I have many questions about the special Orthogonal Group SO(n) and the Special Unitary Group SU(n). The first, SO(n) has $$\frac {n (n-1)}{n}$$ parameters or degrees of freedom, and the second, SU(n) has $$n^2 -1$$.

If I take for example the group SO(3), this has 3 degrees of freedom, and SU(2) has too 3 degrees of freedom, and theres a relation 2->1 from SO to SU. The question is, if SU(n) can describe the same that SO(n) or if there's a lose of information in using SU(n).

Best Reggards.

2. Apr 13, 2006

### HallsofIvy

Excuse me? Didn't you just say that SO(3) has$\frac{3(3-1)}{3}= 2$ degrees of freedom? And that SU(3) has 32- 1= 8 degrees of freedom?

3. Apr 14, 2006

### Plott029

There's a mistake. SO(n) has [n(n-1)/2] and SU(n) [n2-1], thus, S(3) has 3 degrees of freedom and SU(2) has 3 degrees of freedom. The question is if SU(2) has the same information that SO(3).

Best reggards.

Last edited: Apr 14, 2006
4. Apr 14, 2006

### matt grime

What on earth does 'information' mean?

5. Apr 15, 2006

### HallsofIvy

Ah, I misread SU(2) as SU(3)! SU(2) and SO(3) both have dimension (degrees of freedom) 3(3-1)/2= 22- 1= 3. That does not mean that the are isomorphic in which "knowing one tells us everything about the other". There exist a surjective homomorphism from SU(3) to SO(2) with kernel {I, -I}.

6. Apr 17, 2006

### Plott029

:D

Usually, in Quantum Mechanics, SO(3) and SU(2) are utilized to describe, first, rotations in space, and SU(2) to describe and calculate rotations on an abstract space. My question is on about the description that SO(3) and SU(2) can do on earth... if SU(2) has "less information" or is less descriptive than SO(3) or are isomorphic. And this leaves to 2nd answer...
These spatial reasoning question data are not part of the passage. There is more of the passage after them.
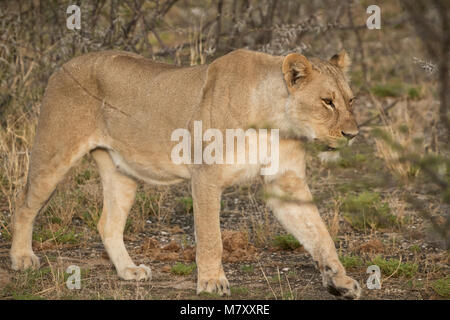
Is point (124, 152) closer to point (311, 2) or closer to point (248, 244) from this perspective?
point (248, 244)

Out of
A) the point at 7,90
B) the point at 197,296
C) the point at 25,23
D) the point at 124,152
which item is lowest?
the point at 197,296

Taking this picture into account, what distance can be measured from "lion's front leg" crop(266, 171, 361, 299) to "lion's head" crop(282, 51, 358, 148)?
0.40 metres

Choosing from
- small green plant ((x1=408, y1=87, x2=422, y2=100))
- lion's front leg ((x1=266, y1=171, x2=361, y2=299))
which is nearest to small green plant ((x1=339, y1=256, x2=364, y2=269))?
lion's front leg ((x1=266, y1=171, x2=361, y2=299))

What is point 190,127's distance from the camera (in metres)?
4.37

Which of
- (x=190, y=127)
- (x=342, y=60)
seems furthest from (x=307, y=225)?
(x=342, y=60)

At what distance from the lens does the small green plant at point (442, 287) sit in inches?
166

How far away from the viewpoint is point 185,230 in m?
5.84

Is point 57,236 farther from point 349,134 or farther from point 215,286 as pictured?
point 349,134

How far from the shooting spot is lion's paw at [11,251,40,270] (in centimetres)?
480

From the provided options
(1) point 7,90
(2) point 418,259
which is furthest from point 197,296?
(1) point 7,90

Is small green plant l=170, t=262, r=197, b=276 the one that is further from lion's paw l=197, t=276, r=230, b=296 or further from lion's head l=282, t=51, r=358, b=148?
lion's head l=282, t=51, r=358, b=148

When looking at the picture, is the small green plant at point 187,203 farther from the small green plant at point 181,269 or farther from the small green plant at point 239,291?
the small green plant at point 239,291

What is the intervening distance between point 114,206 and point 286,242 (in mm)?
1239

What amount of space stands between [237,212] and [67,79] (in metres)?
1.95
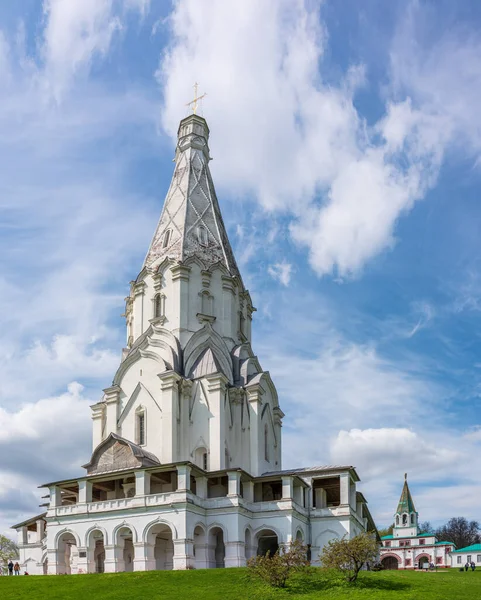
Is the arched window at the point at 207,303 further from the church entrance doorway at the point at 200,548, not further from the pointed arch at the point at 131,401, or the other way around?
the church entrance doorway at the point at 200,548

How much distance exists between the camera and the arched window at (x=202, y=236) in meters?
40.2

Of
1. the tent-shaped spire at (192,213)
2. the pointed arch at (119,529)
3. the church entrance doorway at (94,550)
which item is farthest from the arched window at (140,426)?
the tent-shaped spire at (192,213)

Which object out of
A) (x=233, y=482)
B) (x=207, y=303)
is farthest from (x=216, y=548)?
(x=207, y=303)

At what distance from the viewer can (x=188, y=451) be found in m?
33.8

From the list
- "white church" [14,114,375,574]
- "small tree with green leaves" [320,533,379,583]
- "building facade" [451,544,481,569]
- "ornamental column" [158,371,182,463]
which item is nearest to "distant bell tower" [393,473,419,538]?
"building facade" [451,544,481,569]

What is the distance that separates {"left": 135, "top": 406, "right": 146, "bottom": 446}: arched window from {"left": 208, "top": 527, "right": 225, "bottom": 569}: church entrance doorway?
20.4 ft

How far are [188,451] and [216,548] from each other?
488cm

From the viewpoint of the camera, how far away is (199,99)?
46.4 m

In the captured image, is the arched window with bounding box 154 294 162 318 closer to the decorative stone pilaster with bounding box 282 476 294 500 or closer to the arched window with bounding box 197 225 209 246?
the arched window with bounding box 197 225 209 246

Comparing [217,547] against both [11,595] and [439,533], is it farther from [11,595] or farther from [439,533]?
[439,533]

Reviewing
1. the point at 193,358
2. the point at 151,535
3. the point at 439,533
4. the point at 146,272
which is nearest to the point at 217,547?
the point at 151,535

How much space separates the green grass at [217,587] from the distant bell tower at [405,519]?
48614mm

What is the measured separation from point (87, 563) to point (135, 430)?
24.1ft

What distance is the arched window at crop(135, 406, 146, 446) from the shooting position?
34562 mm
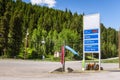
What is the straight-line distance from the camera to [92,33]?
3428cm

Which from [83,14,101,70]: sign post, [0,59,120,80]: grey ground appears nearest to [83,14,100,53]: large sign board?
[83,14,101,70]: sign post

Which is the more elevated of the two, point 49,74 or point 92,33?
point 92,33

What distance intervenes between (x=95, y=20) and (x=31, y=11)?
133719 millimetres

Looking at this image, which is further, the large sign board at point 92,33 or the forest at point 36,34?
the forest at point 36,34

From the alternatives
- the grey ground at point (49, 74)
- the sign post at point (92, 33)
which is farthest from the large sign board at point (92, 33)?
the grey ground at point (49, 74)

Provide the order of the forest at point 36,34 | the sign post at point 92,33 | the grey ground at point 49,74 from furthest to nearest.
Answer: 1. the forest at point 36,34
2. the sign post at point 92,33
3. the grey ground at point 49,74

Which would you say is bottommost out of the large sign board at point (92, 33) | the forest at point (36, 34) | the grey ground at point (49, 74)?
the grey ground at point (49, 74)

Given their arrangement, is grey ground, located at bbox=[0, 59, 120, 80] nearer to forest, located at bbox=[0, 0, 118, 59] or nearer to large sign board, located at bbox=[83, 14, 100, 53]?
large sign board, located at bbox=[83, 14, 100, 53]

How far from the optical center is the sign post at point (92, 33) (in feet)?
111

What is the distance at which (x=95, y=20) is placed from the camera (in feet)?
111

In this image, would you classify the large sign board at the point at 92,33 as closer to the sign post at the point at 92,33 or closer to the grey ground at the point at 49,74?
the sign post at the point at 92,33

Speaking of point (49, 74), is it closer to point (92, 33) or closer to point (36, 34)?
point (92, 33)

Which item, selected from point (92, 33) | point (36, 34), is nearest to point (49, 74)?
point (92, 33)

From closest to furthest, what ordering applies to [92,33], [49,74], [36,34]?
[49,74] → [92,33] → [36,34]
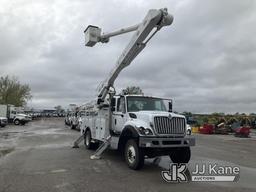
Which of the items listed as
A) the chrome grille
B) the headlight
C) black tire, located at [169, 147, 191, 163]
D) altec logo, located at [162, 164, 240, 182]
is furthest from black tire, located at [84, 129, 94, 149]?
altec logo, located at [162, 164, 240, 182]

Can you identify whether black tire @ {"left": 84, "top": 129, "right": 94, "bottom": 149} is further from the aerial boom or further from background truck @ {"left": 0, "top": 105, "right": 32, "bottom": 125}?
background truck @ {"left": 0, "top": 105, "right": 32, "bottom": 125}

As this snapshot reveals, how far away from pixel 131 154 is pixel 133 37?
201 inches

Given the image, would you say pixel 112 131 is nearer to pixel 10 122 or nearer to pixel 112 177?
pixel 112 177

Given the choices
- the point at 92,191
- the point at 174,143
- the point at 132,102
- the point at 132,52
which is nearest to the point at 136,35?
the point at 132,52

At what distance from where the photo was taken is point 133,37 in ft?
47.4

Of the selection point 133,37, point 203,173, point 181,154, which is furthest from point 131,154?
point 133,37

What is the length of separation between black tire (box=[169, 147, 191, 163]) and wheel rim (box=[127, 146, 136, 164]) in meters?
1.40

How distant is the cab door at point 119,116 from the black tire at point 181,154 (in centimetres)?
223

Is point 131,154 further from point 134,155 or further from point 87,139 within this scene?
point 87,139

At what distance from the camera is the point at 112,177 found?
33.2 ft

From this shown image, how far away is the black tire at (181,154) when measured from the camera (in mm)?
12211

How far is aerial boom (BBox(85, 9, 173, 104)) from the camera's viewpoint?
13134mm

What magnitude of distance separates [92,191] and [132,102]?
5.71 m

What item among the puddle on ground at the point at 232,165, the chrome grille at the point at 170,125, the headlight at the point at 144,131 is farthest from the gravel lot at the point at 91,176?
the chrome grille at the point at 170,125
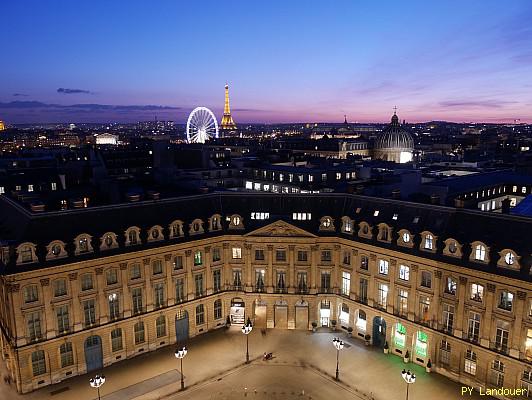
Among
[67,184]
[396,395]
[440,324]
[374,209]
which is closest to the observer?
[396,395]

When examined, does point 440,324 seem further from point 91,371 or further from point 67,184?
point 67,184

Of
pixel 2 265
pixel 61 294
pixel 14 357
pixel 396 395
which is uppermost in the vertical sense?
pixel 2 265

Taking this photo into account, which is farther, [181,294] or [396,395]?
[181,294]

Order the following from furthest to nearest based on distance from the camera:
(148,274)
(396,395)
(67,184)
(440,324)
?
(67,184) < (148,274) < (440,324) < (396,395)

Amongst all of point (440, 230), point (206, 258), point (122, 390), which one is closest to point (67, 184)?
point (206, 258)

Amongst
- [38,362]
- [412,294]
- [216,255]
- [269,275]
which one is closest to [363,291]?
[412,294]

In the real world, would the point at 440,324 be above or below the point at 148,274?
below

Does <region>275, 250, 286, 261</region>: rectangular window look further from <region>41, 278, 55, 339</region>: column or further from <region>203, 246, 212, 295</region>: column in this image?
<region>41, 278, 55, 339</region>: column
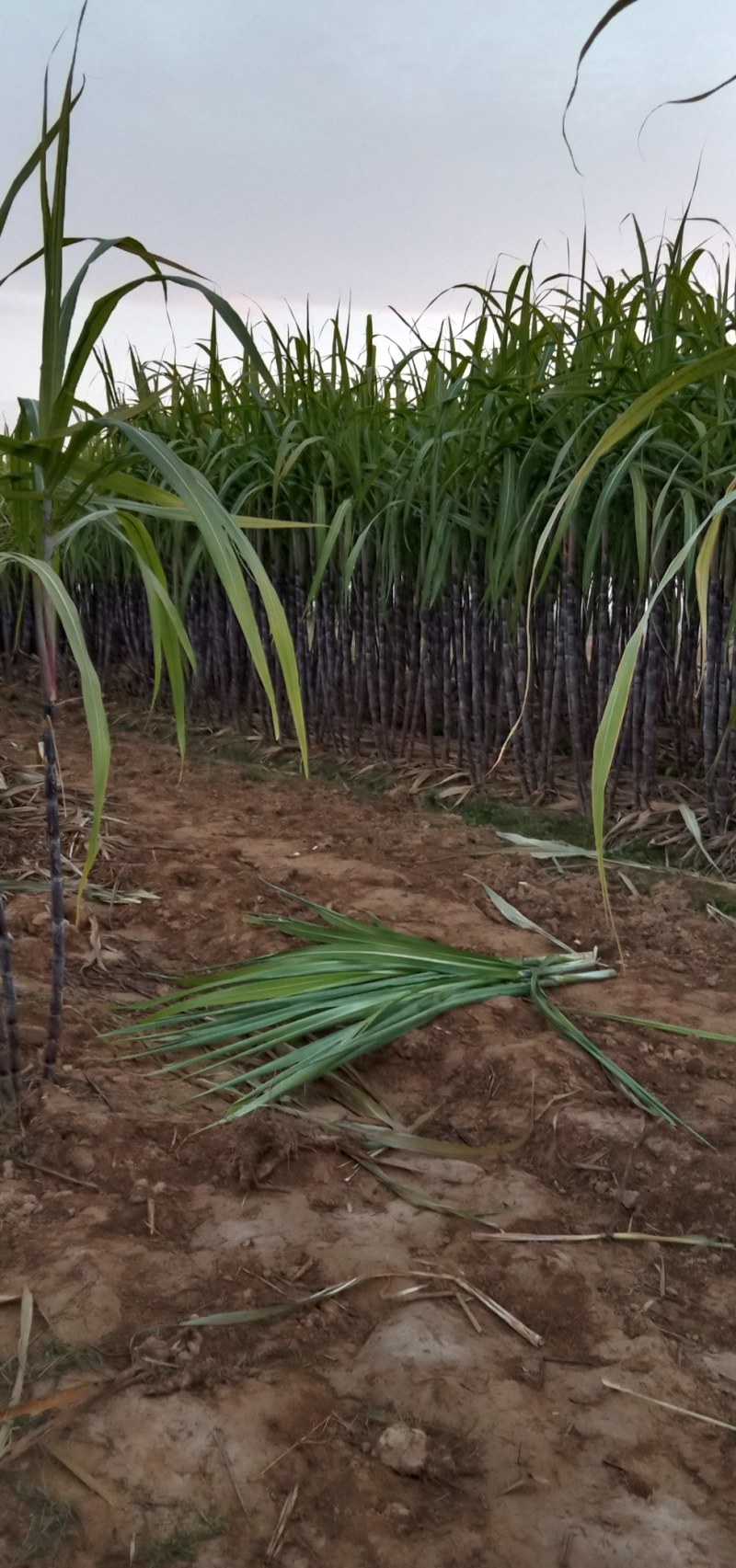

This surjective homomorphism, means that are equal?

7. Apr 17, 2006

### matt grime

Until you can accurately state what the 'information content' is in mathematical terms then we really can't help.

And equal is not the same as isomorphic. No SU group is equal to any SO group. One is a complex lie group the other is a real lie group. They are never equal, though some of them might be isomorphic (as groups).